**Text extract**.
###

This topic describes how to perform a disaster recovery drill for a PolarDB for MySQL cluster.
Overview
You can use the disaster recovery drill feature to perform a disaster recovery drill on a PolarDB for MySQL cluster. Disaster recovery drills can be performed in the node or zone dimension. In the node, you can select only one node for a drill. After the drill starts and faults are injected, the specified node becomes unavailable. The PolarDB for MySQL cluster can be recovered based on the selected recovery policy. For more information about recovery policies, see Recovery phase.
The disaster recovery drill feature is in canary release. To use the feature, contact us.
Prerequisites
The PolarDB for MySQL cluster must meet the following requirements:
Database edition: Enterprise Edition.
Database engine:
MySQL 5.6 with revision version 5.6.1.0.42 or later.
MySQL 5.7 with revision version 5.7.1.0.26 or later.
MySQL 8.0.1 with revision version 8.0.1.1.30.2 or later.
MySQL 8.0.2 with revision version 8.0.2.2.19 or later.

###

**Data excerpts**.
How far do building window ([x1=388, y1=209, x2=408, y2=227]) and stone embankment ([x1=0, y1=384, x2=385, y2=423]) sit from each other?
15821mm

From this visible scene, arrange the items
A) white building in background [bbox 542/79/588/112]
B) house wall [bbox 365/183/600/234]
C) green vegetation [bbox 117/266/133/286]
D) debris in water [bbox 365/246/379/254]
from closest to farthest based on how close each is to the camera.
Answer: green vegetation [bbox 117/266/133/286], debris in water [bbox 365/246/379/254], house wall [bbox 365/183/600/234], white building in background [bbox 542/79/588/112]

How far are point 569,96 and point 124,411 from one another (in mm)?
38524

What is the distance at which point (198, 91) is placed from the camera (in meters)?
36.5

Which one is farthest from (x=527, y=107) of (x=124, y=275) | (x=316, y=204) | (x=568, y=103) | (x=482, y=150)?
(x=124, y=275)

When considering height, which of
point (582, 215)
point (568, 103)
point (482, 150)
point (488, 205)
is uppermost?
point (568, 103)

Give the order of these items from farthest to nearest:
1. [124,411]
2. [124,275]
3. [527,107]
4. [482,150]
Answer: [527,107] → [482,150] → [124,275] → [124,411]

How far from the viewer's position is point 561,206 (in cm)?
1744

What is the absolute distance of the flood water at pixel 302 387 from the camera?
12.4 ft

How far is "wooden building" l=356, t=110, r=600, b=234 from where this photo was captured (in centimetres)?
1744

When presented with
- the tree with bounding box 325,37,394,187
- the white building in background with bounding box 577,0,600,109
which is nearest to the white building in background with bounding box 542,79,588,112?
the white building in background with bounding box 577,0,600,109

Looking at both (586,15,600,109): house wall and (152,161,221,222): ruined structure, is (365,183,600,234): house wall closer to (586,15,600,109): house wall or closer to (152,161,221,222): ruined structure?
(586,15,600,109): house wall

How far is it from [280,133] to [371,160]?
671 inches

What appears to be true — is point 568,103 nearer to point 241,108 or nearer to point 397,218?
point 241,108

###

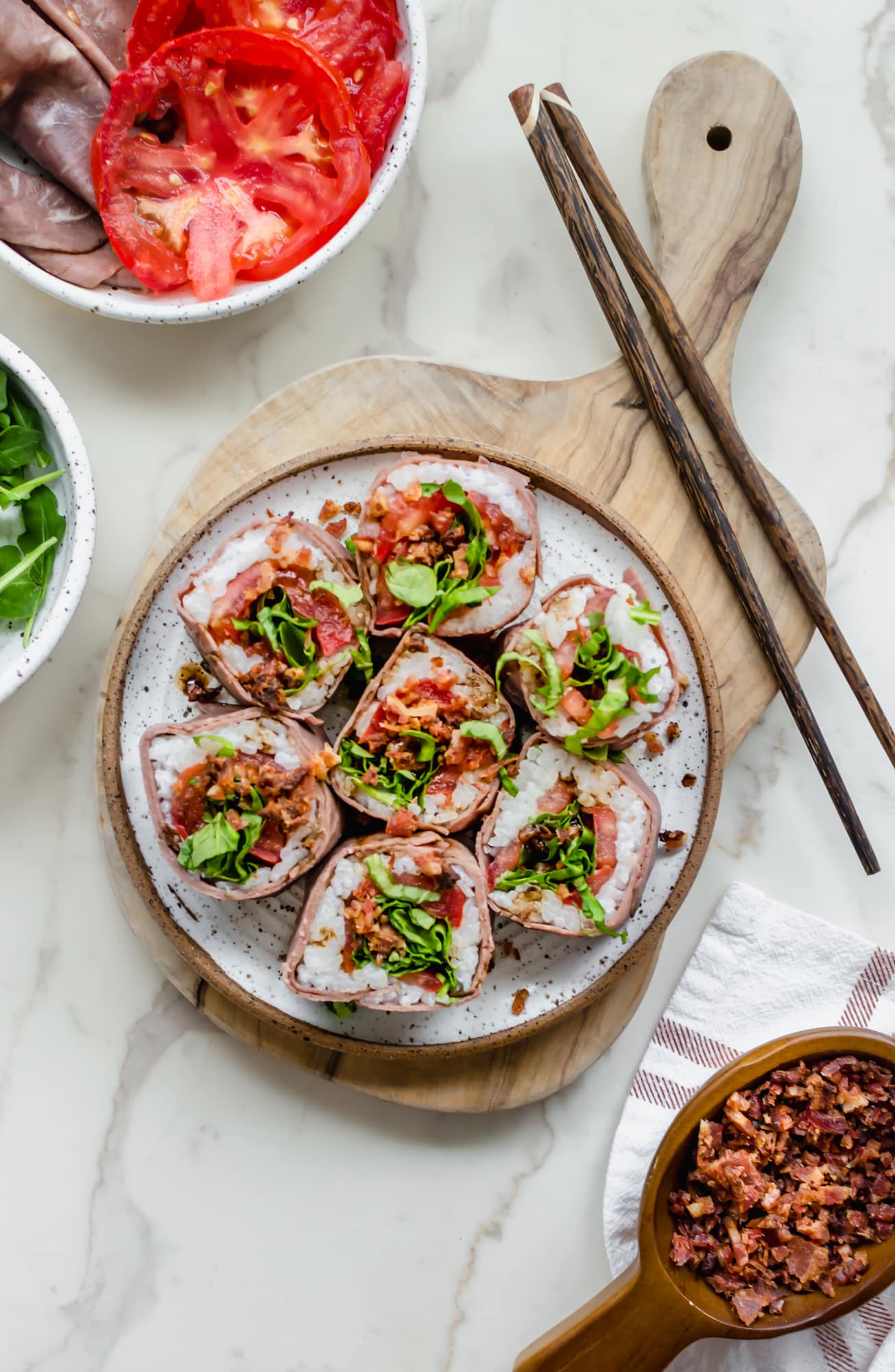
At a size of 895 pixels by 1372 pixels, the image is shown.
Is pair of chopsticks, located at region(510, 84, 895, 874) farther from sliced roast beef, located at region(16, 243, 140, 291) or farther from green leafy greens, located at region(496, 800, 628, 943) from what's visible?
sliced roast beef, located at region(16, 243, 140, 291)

###

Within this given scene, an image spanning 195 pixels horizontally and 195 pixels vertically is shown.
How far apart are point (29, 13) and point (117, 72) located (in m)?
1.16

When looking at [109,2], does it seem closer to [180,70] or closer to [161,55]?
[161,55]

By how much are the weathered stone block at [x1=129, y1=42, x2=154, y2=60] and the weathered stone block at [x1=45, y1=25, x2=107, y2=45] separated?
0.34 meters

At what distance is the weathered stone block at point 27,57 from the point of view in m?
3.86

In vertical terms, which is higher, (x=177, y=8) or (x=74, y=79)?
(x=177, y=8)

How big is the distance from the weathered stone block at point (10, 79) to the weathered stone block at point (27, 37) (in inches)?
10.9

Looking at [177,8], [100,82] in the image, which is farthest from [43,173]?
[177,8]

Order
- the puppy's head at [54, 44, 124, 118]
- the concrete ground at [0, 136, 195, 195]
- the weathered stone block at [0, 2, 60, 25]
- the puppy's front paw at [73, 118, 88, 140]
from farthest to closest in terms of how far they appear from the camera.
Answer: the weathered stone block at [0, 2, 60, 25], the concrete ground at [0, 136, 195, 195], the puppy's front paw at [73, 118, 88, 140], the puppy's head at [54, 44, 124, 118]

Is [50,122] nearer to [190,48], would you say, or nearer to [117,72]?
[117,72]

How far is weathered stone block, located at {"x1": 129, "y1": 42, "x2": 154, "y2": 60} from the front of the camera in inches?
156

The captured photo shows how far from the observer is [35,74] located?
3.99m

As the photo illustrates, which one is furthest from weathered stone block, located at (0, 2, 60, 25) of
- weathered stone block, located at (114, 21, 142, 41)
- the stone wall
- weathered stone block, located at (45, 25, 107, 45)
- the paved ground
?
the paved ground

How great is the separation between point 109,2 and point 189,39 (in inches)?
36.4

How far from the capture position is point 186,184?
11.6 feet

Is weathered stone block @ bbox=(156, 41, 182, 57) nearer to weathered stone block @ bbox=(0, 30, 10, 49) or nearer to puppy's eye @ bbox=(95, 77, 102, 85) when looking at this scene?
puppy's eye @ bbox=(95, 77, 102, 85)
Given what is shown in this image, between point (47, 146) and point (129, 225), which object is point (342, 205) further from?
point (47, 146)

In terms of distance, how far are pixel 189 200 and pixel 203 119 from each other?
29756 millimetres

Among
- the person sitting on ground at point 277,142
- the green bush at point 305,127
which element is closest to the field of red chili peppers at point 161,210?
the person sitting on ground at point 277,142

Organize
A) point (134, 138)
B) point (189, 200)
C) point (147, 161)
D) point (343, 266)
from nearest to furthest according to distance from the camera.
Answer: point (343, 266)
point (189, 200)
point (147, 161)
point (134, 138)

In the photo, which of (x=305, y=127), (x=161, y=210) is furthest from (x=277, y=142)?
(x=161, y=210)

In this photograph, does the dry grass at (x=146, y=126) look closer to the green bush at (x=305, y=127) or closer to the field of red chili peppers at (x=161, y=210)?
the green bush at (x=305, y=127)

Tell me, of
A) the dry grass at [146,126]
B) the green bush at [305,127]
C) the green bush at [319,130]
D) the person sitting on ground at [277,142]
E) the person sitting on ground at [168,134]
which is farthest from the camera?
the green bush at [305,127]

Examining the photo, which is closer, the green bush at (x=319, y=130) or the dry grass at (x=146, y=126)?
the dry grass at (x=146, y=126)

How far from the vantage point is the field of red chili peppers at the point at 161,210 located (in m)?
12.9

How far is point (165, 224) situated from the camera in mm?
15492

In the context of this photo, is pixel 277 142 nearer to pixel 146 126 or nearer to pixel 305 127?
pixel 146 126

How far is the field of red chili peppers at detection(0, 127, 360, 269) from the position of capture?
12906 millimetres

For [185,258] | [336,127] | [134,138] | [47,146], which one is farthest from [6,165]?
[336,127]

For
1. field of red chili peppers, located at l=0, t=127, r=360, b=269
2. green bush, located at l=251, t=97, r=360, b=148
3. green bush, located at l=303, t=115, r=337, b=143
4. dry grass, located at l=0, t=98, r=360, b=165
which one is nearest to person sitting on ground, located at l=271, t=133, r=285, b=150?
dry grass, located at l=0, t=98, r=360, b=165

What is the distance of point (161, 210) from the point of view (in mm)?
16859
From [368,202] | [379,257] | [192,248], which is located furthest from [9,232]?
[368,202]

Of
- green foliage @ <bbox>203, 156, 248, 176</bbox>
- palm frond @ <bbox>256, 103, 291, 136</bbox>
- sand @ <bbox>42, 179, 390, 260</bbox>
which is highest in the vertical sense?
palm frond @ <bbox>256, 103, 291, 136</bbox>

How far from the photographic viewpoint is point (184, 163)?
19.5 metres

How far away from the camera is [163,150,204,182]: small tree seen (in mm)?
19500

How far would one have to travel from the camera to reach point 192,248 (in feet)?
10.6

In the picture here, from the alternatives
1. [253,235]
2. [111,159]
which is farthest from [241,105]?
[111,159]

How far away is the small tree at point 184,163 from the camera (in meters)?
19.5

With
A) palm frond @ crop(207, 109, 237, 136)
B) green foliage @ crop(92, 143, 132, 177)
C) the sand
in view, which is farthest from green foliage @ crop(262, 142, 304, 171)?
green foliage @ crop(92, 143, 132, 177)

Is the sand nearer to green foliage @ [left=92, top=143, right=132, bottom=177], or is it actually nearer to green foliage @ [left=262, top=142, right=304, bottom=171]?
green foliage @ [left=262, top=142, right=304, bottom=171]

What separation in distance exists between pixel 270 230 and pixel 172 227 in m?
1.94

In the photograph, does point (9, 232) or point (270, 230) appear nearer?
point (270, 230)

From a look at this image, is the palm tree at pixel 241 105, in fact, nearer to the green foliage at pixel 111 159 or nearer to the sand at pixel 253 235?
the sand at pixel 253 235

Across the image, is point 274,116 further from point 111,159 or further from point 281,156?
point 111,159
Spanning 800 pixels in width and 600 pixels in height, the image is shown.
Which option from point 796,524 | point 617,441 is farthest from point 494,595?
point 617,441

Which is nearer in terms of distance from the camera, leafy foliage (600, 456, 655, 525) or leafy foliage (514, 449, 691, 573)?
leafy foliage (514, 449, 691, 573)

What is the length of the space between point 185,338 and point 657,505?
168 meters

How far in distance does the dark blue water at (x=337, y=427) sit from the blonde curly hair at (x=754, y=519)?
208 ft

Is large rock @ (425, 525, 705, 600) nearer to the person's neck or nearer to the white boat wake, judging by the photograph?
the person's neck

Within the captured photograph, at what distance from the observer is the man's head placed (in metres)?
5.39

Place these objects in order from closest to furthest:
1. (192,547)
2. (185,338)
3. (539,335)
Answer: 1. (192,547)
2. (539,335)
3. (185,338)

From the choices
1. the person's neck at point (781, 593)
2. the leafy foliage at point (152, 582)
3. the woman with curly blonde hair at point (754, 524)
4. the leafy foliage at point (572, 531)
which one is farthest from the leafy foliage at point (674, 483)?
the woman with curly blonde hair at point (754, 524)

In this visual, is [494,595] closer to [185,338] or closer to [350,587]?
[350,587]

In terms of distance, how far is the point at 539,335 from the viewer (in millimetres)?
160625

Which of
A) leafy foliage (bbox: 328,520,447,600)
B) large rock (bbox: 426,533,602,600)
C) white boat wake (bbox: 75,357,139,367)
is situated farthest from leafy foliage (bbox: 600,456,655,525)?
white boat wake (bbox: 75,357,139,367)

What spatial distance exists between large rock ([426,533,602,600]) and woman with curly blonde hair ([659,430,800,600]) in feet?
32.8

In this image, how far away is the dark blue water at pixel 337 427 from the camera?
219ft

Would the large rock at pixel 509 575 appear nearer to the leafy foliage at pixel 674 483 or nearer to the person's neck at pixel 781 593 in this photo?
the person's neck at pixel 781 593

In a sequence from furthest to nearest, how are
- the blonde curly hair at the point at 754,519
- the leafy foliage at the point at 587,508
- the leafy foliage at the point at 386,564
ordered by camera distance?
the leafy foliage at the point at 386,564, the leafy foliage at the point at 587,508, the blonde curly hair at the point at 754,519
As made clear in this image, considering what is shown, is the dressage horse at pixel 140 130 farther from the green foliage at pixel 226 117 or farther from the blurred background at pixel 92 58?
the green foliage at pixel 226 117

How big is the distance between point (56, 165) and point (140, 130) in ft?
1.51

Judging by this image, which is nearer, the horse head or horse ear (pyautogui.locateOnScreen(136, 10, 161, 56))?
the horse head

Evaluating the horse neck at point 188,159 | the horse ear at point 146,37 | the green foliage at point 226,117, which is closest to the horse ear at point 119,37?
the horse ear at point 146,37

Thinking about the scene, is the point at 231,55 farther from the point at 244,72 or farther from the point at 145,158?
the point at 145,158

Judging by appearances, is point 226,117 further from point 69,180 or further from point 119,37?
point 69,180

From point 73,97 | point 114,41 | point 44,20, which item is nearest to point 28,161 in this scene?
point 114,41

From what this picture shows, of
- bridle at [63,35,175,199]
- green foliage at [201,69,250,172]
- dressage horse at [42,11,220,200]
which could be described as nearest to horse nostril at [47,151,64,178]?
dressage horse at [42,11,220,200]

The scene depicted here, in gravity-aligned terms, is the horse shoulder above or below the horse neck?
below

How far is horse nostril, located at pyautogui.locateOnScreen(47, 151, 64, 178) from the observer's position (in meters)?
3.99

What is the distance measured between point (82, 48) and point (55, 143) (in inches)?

###

**Prompt**.
Answer these questions from the disaster recovery drill text:
1. How many nodes can be selected for a drill in the node dimension?
2. What release stage is the disaster recovery drill feature in?
3. Which database edition must the cluster run?
The records have no connection to the disaster recovery drill text.

**Reply to the task**.
1. One node.
2. Canary release.
3. Enterprise Edition.